***** Data section *****
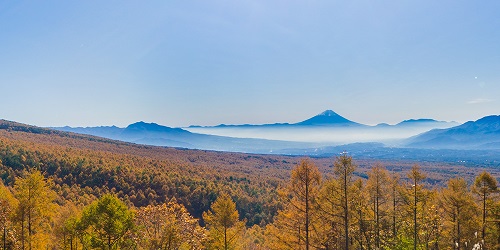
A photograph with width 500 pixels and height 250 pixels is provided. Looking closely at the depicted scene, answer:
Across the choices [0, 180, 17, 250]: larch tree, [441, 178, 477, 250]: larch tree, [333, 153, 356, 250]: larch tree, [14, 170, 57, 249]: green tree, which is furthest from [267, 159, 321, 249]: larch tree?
[0, 180, 17, 250]: larch tree

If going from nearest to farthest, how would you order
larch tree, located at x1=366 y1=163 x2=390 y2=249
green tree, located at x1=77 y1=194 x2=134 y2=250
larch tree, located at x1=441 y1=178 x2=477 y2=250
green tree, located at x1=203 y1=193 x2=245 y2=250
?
green tree, located at x1=77 y1=194 x2=134 y2=250 → green tree, located at x1=203 y1=193 x2=245 y2=250 → larch tree, located at x1=441 y1=178 x2=477 y2=250 → larch tree, located at x1=366 y1=163 x2=390 y2=249

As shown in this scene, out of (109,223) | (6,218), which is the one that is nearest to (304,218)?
(109,223)

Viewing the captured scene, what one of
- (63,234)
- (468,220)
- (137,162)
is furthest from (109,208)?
(137,162)

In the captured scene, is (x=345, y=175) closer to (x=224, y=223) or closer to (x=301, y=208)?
(x=301, y=208)

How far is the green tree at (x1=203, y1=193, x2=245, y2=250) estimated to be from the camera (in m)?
26.9

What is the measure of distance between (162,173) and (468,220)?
75.9 meters

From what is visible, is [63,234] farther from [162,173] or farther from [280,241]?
[162,173]

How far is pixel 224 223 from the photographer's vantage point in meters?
27.2

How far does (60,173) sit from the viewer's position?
7850cm

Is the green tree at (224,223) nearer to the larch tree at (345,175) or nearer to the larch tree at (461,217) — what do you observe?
the larch tree at (345,175)

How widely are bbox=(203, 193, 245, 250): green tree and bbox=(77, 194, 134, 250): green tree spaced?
6506 mm

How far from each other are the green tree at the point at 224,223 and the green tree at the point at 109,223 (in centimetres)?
651

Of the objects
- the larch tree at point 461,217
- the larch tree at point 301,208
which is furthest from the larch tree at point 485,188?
the larch tree at point 301,208

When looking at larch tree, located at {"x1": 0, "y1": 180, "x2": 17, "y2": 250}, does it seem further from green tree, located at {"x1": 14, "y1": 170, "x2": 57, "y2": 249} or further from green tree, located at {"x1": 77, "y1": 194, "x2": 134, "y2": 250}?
green tree, located at {"x1": 77, "y1": 194, "x2": 134, "y2": 250}
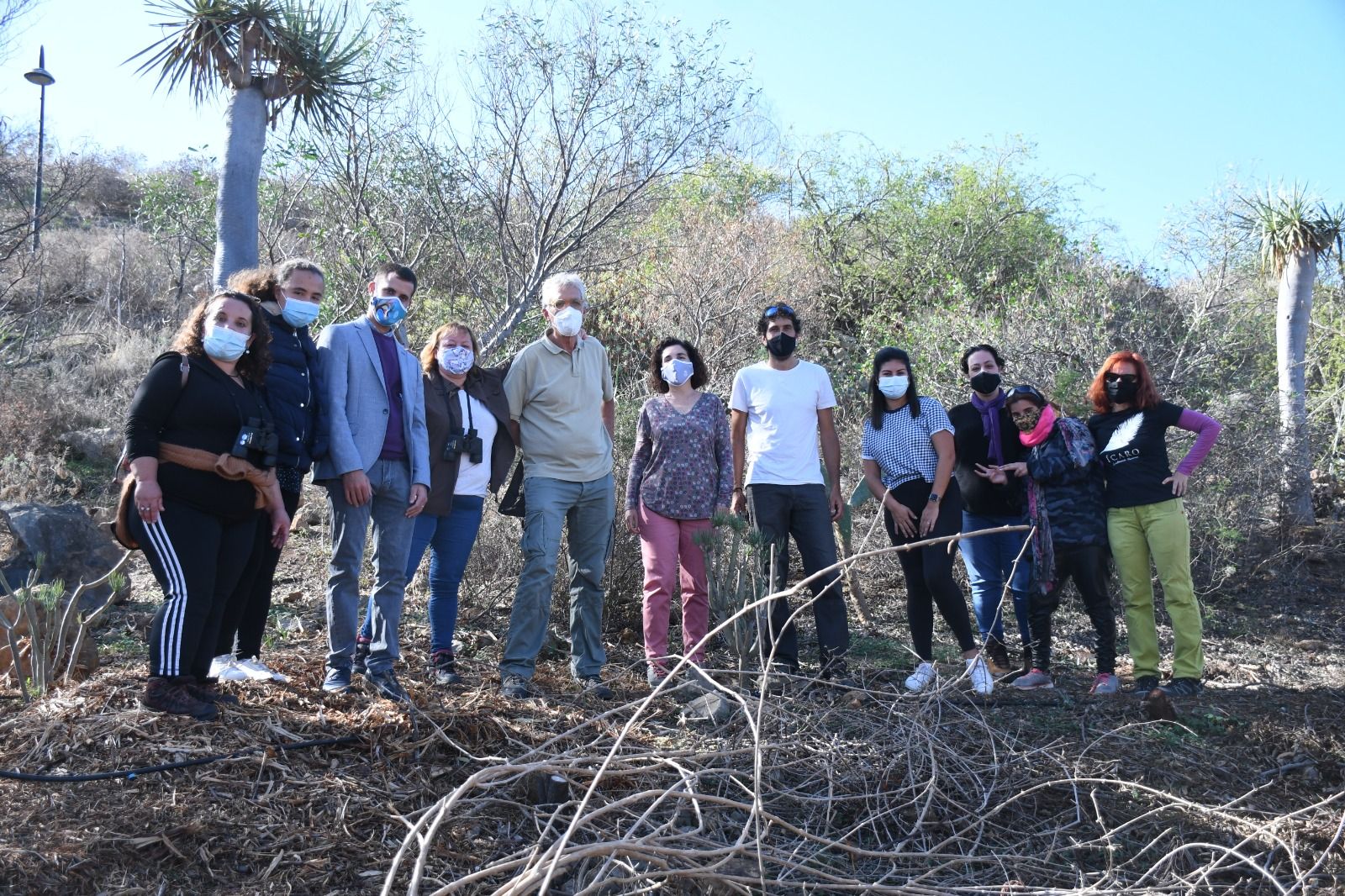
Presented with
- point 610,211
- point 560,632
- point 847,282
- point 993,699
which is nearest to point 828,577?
point 993,699

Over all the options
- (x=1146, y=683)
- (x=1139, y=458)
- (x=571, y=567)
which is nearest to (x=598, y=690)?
(x=571, y=567)

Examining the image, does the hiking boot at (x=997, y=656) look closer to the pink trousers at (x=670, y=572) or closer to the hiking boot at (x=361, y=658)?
the pink trousers at (x=670, y=572)

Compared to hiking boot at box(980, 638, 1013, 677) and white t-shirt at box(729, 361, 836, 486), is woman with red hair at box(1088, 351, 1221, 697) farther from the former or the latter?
white t-shirt at box(729, 361, 836, 486)

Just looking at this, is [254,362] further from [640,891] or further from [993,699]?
[993,699]

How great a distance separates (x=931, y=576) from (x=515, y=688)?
2.12 meters

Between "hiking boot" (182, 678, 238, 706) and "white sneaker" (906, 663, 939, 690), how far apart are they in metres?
2.91

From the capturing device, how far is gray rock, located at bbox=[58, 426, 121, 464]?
10859mm

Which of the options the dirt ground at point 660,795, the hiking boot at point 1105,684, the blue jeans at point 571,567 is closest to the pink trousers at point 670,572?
the blue jeans at point 571,567

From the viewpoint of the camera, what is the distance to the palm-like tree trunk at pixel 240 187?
7.41 m

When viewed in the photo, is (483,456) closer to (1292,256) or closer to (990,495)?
(990,495)

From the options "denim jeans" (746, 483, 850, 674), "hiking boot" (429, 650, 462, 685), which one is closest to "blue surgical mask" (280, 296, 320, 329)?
"hiking boot" (429, 650, 462, 685)

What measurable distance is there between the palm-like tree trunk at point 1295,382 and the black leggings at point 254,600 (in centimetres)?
738

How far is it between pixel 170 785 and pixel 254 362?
1632 mm

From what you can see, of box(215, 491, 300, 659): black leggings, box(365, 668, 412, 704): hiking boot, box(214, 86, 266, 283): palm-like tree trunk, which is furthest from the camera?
box(214, 86, 266, 283): palm-like tree trunk
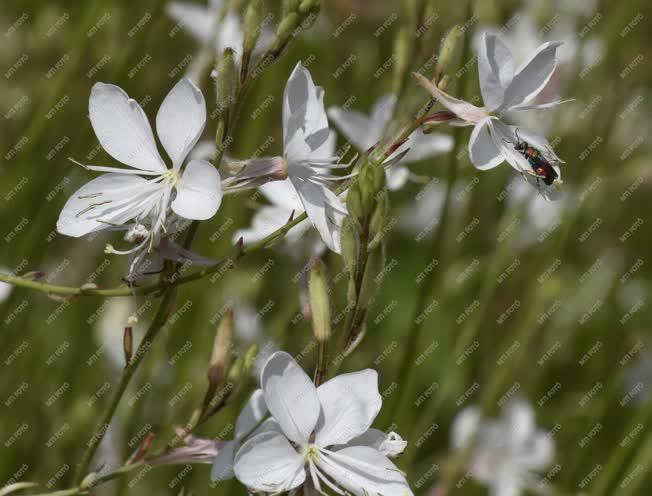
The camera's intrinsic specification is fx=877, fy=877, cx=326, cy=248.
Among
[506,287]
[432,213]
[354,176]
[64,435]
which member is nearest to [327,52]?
[432,213]

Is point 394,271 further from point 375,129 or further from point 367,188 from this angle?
point 367,188

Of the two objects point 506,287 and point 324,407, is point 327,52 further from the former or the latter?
point 324,407

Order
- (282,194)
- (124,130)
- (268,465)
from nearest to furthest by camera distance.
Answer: (268,465) < (124,130) < (282,194)

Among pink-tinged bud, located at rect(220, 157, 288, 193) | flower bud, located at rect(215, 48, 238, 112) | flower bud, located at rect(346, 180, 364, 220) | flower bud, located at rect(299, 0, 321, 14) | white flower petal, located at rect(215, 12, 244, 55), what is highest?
flower bud, located at rect(299, 0, 321, 14)

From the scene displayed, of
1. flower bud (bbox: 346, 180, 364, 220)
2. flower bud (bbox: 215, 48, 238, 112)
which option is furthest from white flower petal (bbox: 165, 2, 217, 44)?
flower bud (bbox: 346, 180, 364, 220)

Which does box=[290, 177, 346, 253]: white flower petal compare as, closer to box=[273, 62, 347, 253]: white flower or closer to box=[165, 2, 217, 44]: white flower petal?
box=[273, 62, 347, 253]: white flower

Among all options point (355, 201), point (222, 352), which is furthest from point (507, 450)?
point (355, 201)
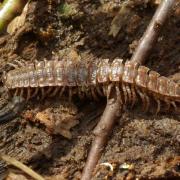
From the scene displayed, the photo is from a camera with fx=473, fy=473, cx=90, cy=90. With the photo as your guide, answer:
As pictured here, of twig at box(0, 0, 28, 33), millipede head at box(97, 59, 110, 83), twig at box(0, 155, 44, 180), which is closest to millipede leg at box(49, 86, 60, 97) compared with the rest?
millipede head at box(97, 59, 110, 83)

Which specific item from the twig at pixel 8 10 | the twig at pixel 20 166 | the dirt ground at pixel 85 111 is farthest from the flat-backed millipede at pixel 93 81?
the twig at pixel 8 10

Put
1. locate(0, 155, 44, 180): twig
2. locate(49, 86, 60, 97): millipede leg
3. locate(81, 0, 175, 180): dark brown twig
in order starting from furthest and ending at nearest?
locate(49, 86, 60, 97): millipede leg, locate(81, 0, 175, 180): dark brown twig, locate(0, 155, 44, 180): twig

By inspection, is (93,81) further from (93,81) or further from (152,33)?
(152,33)

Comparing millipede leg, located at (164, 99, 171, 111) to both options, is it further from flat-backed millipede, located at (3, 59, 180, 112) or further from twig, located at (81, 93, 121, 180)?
twig, located at (81, 93, 121, 180)

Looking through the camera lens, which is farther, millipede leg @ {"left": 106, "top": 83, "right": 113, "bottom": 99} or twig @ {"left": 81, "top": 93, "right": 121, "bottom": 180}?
millipede leg @ {"left": 106, "top": 83, "right": 113, "bottom": 99}

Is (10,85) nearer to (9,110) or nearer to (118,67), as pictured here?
(9,110)

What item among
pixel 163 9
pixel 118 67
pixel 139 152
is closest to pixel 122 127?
pixel 139 152

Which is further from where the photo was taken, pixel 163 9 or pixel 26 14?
pixel 26 14

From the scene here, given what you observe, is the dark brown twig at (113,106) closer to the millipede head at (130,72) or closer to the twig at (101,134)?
the twig at (101,134)
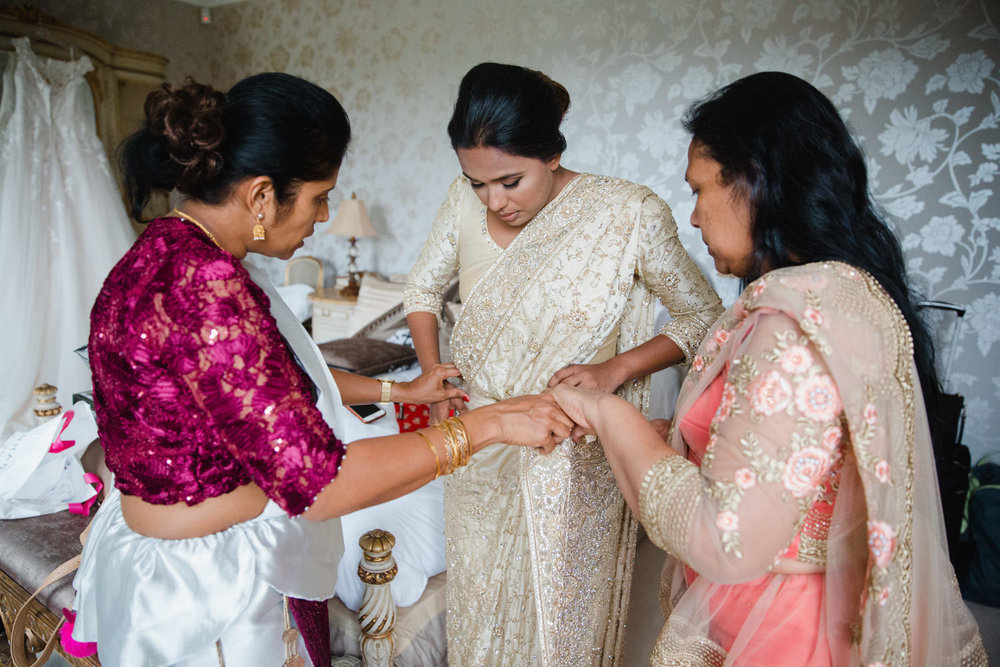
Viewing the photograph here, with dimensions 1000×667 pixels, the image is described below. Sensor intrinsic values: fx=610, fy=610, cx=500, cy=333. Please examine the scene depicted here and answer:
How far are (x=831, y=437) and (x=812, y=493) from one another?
*****
Go to the line containing "By inspection, is", then write out word for word every line from there to the end of the listing. Keep both end lines and drop the pictures.

:: Answer below ::
By inspection, is (93,81) further from (93,81) or further from (152,33)?
(152,33)

Comparing millipede leg, located at (164, 99, 171, 111) to both options, is it further from flat-backed millipede, located at (3, 59, 180, 112) or further from twig, located at (81, 93, 121, 180)?
twig, located at (81, 93, 121, 180)

Looking through the camera lens, which is farther, millipede leg @ {"left": 106, "top": 83, "right": 113, "bottom": 99} or twig @ {"left": 81, "top": 93, "right": 121, "bottom": 180}?
millipede leg @ {"left": 106, "top": 83, "right": 113, "bottom": 99}

Is (10,85) nearer to (9,110) or nearer to (118,67), as pictured here?
(9,110)

What item among
pixel 163 9
pixel 118 67
pixel 139 152
is closest to pixel 122 127?
pixel 139 152

Which is further from where the photo was taken, pixel 163 9 or pixel 26 14?
pixel 26 14

From the scene here, given what you observe, is the dark brown twig at (113,106) closer to the millipede head at (130,72) or closer to the twig at (101,134)?
the twig at (101,134)
Viewing the photograph here, with dimensions 1000×667 pixels, the image is described below. Sensor intrinsic values: fx=610, fy=610, cx=500, cy=333. Please examine the scene depicted here and answer:
How far are (x=831, y=437) and (x=812, y=493) from one another?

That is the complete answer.